> _Source material_:
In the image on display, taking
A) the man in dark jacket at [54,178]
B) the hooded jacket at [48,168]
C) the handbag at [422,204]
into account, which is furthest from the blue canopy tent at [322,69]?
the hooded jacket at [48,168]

> _Exercise requirements_:
Format every line of the data above as a JSON list of strings, one string per line, and leave out any blank lines.

> _Result of this exercise_:
[
  "In the image on display, taking",
  "A) the man in dark jacket at [54,178]",
  "B) the hooded jacket at [48,168]",
  "C) the handbag at [422,204]",
  "into account, which is furthest from the blue canopy tent at [322,69]?",
  "the hooded jacket at [48,168]"
]